Great Britain's Kyle Edmund has revealed the shocking abuse he received at the hands of trolls on social media after defeat to Novak Djokovic at the BNP Paribas Open in Indian Wells. The 22-year-old performed admirably but was defeated 6-4 7-6 [7-5] in the second round in California, troubling the former world number one in dispatches during their clash.
Defeat continues Edmund's wait for a title on the ATP Tour, with the South Africa-born player's success restricted to events on the Challenger and Future circuits – across which he has 10 tournament victories in all. Furthermore, the world number 46 has now lost each of his three meetings with Djokovic, failing to even claim a set against the Serbian.
But just hours after the straight sets loss Edmund disclosed how the result had been received among followers online. The former US Open junior doubles champion was sent a series of messages on Facebook which included several death threats and criticism for the failings in his career.
Edmund shared screenshots of the posts on his official Facebook page, which has over 11,000 likes, along with the message: "More satisfied customers following the BNPPO17." A string of messages from an anonymous user read: "You need to be brutally raped and slaughtered. Cut into tiny pieces." The troll added: "I'm going to f***ing annihilate you."
A user by the name of Anders Kring wrote to the Davis Cup 2015 winner: "You suck.

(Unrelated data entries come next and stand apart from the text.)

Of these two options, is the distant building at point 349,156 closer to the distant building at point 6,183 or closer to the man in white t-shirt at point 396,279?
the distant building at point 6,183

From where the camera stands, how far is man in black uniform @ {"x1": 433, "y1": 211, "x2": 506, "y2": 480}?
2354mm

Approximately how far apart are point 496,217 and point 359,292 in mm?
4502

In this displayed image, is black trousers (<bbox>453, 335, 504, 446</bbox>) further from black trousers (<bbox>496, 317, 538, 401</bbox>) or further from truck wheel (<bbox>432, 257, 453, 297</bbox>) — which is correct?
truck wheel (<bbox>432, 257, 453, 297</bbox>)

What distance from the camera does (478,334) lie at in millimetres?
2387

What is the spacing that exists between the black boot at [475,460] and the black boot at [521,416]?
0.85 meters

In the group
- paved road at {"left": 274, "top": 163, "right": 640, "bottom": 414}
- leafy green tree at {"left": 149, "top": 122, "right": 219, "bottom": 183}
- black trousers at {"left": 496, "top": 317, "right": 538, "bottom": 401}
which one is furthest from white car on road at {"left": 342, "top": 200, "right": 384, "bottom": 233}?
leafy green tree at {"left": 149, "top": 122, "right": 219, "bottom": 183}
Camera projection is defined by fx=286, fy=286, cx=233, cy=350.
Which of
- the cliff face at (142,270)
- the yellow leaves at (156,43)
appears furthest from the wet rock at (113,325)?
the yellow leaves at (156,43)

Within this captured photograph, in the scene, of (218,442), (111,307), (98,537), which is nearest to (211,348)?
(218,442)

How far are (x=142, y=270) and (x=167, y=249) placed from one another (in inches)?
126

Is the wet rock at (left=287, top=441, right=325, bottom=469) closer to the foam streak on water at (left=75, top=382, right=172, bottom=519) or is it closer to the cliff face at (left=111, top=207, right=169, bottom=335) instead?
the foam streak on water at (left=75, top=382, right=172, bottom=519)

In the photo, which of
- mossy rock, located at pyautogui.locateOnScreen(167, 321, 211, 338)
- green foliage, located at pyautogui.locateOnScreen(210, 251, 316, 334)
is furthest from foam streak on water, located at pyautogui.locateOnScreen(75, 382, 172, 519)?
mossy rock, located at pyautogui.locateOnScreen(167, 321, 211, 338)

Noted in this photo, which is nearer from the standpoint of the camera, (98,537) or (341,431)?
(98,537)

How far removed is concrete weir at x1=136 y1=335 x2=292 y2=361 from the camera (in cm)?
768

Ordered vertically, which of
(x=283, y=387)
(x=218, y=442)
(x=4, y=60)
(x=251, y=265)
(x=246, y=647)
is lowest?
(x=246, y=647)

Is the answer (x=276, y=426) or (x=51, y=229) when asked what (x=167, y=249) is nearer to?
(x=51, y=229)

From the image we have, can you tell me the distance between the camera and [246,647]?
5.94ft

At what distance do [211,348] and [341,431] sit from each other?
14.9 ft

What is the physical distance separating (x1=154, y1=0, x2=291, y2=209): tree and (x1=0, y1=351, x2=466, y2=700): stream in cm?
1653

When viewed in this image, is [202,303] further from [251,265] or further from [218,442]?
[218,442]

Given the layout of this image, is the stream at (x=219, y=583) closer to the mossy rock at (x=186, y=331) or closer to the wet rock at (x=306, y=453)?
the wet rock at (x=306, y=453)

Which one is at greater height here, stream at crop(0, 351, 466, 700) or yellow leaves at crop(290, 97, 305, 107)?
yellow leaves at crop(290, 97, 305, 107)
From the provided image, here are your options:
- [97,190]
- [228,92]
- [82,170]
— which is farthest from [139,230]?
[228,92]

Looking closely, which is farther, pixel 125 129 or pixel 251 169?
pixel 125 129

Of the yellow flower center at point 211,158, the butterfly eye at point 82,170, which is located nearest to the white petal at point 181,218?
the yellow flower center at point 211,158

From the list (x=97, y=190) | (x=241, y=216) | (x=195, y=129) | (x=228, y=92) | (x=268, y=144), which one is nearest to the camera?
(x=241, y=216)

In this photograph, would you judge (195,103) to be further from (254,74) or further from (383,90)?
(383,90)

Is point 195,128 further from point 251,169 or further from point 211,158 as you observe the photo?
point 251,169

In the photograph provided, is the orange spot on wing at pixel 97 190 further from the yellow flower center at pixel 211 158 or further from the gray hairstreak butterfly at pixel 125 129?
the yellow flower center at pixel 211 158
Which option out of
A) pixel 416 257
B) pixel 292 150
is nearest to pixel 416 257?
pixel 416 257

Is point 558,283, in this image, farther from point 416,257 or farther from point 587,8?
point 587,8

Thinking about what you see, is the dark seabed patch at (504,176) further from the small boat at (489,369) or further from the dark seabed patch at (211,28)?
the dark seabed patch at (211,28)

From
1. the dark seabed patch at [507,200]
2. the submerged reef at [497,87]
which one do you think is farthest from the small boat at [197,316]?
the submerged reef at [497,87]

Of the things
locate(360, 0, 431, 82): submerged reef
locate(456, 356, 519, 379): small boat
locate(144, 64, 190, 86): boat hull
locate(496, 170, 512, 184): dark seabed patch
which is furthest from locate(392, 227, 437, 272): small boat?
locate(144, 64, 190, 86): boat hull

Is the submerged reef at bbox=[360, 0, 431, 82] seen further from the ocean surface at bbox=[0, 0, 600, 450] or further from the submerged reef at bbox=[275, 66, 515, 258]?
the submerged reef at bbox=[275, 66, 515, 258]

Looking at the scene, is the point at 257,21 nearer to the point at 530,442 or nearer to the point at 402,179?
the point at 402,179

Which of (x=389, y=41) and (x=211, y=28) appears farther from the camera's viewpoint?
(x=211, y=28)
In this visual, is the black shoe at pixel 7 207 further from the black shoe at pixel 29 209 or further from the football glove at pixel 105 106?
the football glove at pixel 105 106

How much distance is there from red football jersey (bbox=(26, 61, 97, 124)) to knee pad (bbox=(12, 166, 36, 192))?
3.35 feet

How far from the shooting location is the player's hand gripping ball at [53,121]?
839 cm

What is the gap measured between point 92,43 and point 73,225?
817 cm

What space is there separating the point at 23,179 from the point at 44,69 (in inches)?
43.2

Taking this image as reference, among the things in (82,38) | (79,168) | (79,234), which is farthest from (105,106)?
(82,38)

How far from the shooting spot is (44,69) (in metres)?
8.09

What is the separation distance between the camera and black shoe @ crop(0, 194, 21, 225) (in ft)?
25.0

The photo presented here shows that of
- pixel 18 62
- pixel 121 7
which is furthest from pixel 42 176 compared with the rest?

Ugly as f***. And afraid of beating the greatest. You are and will always be a stupid challenger player with no wins."
Abuse being directed towards sportspeople on social media is becoming an increasing problem. Father Steven Edmund revealed last year that his son always receives messages of abuse after losing matches and often even after winning.
Britain's number one female tennis player Johanna Konta spoke in January 2016 of the reproach she has been subjected to following defeats, largely from fans who have lost money betting on matches. "You get these trolls basically on social media and it's your responsibility to report them, so I'm aware of the code and how to handle these situations and I know a lot of players are very much reading up on it, and making themselves prepared for this sort of situation," the Sydney-born player said. "It comes in talking about money so in that sense it's talking about gambling, but I have never had an approach or anything like that."
A spokesman for the tennis Integrity Unit, which urges players to report abuse, said in a statement: "Online abuse of players through social media is an area of growing concern."